PUTRI Anggrek Merah itu seperti apakah orangnya? Sungguh aku penasaran dengan suaranya yang mendayu-dayu. Namun aku tentu harus lebih penasaran dengan akhir ceritanya itu.
"Mereka memang menyimpannya di gedung itu, dan untuk itu sebuah perahu telah disiapkan. Kudengar percakapan mereka."
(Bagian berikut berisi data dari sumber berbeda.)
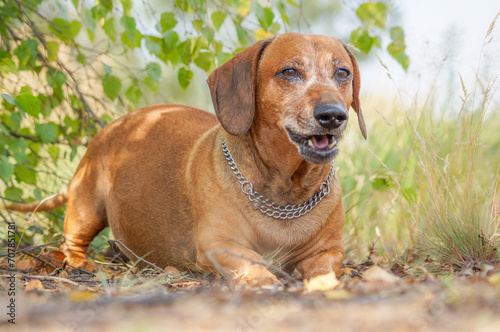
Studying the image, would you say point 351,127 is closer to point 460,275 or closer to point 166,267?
point 166,267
'Mengapa kecil sekali perahu untuk mengangkut barang seberat ini?'
'Bagaimana kami tahu peti dengan ukuran seperti itu bisa berat sekali! Kami sesuaikan perahu ini dengan ukuran panjang dan luas peti yang diberitahukan kepada kami. Lagipula tidak ada perahu yang lebih besar lagi! Kolam ini hanya tempat maharaja beristirahat dan bersenang-senang, hanya perahu tempat maharaja bercengkerama dengan selir-selir atau simpanannya.'
'Kadang selir-selir itu bahkan menyanyi di atas perahu itu, meskipun suaranya jelek sekali, sampai mengganggu orang tidur saja!'
Kudengar helaan napas pada kalimat yang terakhir itu. Siapakah Putri Anggrek Merah?
Dia tampak kesal sendiri. Kami hanya bisa menunggu.
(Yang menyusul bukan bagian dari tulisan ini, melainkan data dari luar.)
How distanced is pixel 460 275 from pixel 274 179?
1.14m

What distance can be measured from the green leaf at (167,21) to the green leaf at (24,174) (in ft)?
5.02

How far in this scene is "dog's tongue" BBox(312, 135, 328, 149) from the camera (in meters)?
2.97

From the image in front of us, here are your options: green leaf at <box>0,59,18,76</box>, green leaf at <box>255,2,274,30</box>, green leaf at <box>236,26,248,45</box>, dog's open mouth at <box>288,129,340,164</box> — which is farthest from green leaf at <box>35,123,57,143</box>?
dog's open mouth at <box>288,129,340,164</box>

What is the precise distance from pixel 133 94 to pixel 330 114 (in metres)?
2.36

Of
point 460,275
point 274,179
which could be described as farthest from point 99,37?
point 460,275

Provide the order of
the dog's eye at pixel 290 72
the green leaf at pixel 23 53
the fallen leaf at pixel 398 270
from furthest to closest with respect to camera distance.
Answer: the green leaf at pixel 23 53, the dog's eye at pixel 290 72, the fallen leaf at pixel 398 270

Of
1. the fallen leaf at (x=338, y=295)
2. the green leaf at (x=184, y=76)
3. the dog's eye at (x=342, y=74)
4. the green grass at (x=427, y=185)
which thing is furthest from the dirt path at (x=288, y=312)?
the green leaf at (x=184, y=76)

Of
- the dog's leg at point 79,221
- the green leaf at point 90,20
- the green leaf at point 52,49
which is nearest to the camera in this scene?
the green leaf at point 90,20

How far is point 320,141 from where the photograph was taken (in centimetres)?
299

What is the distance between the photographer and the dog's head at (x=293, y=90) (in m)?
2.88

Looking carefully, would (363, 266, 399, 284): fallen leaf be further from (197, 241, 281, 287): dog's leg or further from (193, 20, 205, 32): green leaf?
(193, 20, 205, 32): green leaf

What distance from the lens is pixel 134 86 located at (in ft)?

"Begitulah rupanya orang-orang kebiri yang bodoh itu tetap memaksakan diri memuatkan peti yang katanya berisi senjata mestika itu ke sebuah perahu yang biasanya digunakan maharaja mendengarkan selir-selir atau simpanannya menyanyi.
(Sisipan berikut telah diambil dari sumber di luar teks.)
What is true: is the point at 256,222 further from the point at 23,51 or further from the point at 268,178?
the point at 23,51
"Kudengar dayung menyibak air beberapa kali sampai tak terdengar suaranya. Padahal seharusnya suaranya makin lama makin menjauh bukan? Karena tidak kudengar suaranya, aku pun menengoknya lagi. Ternyata sebuah sampan kecil yang ditumpangi dua orang lain telah mencegat dan menghentikannya. Semua perahu yang menuju ke pulau kecil di kolam itu dipercayakan hanya kepada orang-orang kebiri, bahkan pengawal istana pun hanya diperkenankan menjaga di tepi kolam. Tapi malam ini tidak akan begitu ketat karena maharaja keluar istana untuk perburuan musim semi, dan hanya pengawal istana yang boleh berada antara dua sampai tiga lapis di sekitarnya."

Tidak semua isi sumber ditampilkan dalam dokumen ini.